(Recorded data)
◆ ◆ ◆ ◆ ◆

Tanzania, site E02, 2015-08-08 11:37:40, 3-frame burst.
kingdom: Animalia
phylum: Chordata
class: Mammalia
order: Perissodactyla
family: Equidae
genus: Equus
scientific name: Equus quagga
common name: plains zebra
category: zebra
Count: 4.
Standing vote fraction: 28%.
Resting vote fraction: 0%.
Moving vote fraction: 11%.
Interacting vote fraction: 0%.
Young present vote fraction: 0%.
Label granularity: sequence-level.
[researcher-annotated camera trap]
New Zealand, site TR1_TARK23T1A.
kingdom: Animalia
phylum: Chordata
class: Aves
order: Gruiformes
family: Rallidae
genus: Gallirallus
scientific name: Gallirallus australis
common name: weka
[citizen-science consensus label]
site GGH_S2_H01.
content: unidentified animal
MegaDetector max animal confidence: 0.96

◆ ◆ ◆ ◆ ◆

Extract from the data every line where "site" shows up.

Tanzania, site E02, 2015-08-08 11:37:40, 3-frame burst.
New Zealand, site TR1_TARK23T1A.
site GGH_S2_H01.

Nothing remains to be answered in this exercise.